Text passage:
LUANDA, Angola — The Angolan capital's war-ravaged infrastructure is complicating the fight against polio, which has re-emerged here spread to neighbouring countries after experts thought it had been defeated, health experts said Monday.
Top officials from the U.N. and the Bill & Melinda Gates Foundation converged on Luanda to draw attention to the setback to international efforts to eradicate polio, a paralyzing and potentially fatal disease spread primarily by the feces of an infected person getting into the food chain.
The disease has dropped by more than 99 per cent since the U.N. World Health Organization and partners launched a vaccine initiative in 1988. But the numbers of cases — fewer than 2,000 annually — have remained at a virtual standstill since 2000.
Earlier this century, experts thought polio had been eradicated in Angola. The recent outbreak has led to infections in Congo and the smaller Republic of Congo. The outbreaks, which have led to deaths, have been deemed unusual because they target adults more than children.
WHO official Matshidiso R. Moeti said the challenges in Luanda include the concentration of people. Waves of refugees have come to the capital, starting during an anti-colonial war that began in the 1960s, followed by a civil war after independence from Portugal in 1975. Lack of development in a countryside strewn with land mines has kept Angolans in their capital. The city's poor live in cramped neighbourhoods along rutted roads.
"To reach the houses of people as well as the vaccination campaign centres you need to have four-by-four cars," Moeti said.
UNICEF director Anthony Lake met a child paralyzed by polio in Luanda Monday. Lake said UNICEF's priorities were training more workers and making vaccination campaigns more efficient.
The Gates Foundation points out that impoverished Nigeria and India have reduced polio cases by 95 per cent, giving hope that even under difficult circumstances, the disease can be defeated.

Collected data entries:
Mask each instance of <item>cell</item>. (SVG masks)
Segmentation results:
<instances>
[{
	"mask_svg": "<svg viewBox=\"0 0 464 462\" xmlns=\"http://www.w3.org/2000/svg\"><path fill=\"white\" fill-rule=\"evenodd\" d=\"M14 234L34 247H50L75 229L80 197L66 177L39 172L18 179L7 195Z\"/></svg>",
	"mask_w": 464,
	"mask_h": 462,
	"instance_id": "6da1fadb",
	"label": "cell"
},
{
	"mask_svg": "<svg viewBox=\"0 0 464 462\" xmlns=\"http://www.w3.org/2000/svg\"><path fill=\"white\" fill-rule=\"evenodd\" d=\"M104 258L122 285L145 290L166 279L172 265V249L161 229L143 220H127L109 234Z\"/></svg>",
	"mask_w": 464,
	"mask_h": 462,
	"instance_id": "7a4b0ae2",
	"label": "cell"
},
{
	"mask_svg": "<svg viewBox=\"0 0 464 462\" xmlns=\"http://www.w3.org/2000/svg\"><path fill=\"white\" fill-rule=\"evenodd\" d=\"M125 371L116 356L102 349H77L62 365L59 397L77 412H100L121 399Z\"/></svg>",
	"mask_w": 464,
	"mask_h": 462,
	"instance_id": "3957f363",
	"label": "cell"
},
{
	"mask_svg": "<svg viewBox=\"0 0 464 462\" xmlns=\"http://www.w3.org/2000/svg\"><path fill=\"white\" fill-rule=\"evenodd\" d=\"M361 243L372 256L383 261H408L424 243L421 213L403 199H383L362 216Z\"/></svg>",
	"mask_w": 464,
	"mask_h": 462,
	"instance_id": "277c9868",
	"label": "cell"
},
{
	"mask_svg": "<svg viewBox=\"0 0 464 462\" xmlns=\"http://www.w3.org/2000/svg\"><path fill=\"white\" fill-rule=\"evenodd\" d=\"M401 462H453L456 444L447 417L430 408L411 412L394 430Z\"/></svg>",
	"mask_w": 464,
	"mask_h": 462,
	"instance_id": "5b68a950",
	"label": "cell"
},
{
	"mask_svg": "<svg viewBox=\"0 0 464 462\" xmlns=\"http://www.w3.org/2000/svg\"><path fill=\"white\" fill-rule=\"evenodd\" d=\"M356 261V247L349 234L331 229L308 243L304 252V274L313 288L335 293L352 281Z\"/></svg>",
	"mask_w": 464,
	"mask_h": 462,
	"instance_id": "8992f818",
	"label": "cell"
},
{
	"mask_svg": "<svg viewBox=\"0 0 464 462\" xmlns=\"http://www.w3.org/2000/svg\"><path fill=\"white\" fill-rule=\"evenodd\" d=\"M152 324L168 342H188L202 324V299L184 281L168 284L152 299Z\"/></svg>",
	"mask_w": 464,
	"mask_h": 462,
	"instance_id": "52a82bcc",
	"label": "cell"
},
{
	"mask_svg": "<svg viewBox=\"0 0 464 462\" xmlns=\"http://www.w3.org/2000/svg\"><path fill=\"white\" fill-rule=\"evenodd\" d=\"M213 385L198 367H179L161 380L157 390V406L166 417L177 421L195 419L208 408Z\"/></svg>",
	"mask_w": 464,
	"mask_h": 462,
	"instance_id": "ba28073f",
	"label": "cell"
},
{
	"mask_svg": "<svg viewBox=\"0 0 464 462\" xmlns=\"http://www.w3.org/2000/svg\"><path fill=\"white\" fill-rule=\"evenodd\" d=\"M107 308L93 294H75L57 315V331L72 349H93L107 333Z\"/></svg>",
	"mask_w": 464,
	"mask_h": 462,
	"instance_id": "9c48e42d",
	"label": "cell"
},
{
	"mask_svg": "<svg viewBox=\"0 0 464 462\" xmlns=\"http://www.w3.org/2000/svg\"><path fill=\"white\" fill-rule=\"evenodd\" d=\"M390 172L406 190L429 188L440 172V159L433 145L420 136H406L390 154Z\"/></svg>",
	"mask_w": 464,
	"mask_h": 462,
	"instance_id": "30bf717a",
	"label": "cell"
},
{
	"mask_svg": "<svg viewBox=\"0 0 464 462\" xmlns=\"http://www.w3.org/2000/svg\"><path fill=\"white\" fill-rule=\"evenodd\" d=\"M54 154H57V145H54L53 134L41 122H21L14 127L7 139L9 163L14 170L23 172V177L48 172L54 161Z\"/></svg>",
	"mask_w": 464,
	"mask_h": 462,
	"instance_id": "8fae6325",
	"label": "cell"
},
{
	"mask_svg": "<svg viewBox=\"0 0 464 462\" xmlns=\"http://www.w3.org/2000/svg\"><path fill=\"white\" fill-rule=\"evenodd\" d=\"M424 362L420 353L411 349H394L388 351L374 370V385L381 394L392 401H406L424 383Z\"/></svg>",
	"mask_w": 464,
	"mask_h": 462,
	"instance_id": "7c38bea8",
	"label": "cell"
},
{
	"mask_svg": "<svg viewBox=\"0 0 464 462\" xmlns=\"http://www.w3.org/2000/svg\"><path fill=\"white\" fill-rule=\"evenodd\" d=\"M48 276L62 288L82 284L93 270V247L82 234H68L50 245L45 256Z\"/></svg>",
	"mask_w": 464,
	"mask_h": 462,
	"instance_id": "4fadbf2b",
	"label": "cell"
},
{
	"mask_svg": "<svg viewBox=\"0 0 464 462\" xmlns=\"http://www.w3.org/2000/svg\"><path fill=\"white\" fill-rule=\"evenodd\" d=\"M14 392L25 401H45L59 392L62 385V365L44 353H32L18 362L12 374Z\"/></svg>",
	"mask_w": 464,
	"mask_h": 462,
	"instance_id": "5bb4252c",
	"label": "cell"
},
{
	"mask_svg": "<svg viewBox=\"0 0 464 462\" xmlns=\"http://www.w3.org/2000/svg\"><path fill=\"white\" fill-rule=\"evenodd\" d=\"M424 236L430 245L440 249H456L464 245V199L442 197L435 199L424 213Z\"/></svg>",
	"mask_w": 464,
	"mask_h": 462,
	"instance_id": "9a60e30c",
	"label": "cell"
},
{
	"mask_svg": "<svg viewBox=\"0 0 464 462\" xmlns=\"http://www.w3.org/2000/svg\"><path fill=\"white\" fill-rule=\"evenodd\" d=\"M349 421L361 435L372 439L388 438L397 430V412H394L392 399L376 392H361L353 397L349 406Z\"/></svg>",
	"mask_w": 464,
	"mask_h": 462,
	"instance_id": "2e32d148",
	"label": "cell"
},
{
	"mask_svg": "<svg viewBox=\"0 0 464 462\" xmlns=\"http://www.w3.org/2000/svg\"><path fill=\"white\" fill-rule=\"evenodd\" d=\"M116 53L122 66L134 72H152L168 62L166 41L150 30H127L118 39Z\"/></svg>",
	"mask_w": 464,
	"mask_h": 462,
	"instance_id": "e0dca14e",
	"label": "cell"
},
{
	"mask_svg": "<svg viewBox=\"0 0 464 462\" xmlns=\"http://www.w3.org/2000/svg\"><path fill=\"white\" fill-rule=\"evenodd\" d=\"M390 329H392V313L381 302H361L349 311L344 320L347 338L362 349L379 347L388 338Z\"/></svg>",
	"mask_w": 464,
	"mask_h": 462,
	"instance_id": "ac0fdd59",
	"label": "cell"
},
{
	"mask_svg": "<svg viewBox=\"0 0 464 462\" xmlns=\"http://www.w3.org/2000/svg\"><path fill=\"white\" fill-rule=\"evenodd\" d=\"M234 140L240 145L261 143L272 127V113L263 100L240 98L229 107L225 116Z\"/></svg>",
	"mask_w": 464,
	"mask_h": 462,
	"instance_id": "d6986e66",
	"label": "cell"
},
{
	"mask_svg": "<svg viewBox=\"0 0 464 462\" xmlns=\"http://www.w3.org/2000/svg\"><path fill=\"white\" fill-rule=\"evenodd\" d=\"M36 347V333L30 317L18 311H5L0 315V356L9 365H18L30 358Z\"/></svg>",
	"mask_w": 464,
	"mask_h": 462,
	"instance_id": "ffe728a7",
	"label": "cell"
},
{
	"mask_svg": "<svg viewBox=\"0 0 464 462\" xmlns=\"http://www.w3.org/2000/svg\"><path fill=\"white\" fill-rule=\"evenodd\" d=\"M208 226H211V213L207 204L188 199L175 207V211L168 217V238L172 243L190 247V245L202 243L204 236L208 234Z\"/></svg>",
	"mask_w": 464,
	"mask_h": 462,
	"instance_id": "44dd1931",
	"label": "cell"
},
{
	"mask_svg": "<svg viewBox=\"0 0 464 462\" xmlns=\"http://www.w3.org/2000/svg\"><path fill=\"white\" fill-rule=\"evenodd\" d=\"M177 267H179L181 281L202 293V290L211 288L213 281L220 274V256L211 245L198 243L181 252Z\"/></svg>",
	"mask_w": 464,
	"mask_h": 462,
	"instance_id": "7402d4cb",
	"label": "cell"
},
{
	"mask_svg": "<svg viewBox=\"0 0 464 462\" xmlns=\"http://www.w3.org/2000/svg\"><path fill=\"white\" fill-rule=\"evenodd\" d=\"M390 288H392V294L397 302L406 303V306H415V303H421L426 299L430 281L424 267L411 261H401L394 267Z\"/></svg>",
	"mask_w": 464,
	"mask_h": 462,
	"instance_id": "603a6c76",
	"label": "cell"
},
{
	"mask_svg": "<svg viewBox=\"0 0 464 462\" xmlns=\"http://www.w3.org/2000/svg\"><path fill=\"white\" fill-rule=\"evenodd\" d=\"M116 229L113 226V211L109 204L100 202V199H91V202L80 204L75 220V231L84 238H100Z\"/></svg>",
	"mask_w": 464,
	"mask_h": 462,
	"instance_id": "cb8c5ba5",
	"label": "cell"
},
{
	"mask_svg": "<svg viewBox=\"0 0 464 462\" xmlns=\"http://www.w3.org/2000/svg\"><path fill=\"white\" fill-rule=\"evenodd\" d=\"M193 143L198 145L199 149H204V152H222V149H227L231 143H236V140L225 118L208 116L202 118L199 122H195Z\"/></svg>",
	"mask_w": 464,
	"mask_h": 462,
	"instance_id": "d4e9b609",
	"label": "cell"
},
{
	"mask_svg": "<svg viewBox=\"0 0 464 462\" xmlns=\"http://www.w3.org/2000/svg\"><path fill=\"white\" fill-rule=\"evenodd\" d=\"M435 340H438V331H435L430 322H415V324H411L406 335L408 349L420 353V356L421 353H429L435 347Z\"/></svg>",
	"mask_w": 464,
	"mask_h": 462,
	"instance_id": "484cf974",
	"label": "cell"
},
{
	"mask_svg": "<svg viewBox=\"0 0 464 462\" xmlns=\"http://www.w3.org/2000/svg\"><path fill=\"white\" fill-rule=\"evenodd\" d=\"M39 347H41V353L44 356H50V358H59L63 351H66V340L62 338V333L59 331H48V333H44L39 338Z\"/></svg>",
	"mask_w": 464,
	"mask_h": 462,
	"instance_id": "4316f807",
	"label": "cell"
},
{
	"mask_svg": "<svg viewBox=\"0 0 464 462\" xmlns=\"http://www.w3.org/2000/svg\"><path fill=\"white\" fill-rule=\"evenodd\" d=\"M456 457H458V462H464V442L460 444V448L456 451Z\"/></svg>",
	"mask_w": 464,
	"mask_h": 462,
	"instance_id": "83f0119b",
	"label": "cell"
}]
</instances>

Exercise set:
- A) Rewrite the paragraph of the polio article that begins "WHO official Matshidiso R. Moeti said" as a bulleted list of its main facts.
- B) Summarize the polio article in two sentences.
- C) According to the polio article, in what year did the World Health Organization and its partners launch their vaccine initiative?

Task-by-task solutions:
- A)
- WHO official Matshidiso R. Moeti said one challenge in Luanda is the concentration of people.
- Refugees have come to the capital in waves, beginning with the anti-colonial war of the 1960s and continuing through the civil war that followed independence from Portugal in 1975.
- Little development in a countryside strewn with land mines has kept Angolans in their capital.
- The city's poor live in cramped neighborhoods along rutted roads.

- B) Polio has reappeared in Angola, where experts thought it had been eradicated earlier this century, and has spread to Congo and the Republic of Congo, while Luanda's war-ravaged infrastructure complicates the fight against it. Officials from the U.N. and the Gates Foundation came to Luanda to draw attention to this setback, and the Gates Foundation points to 95 percent reductions in Nigeria and India as reason for hope.

- C) 1988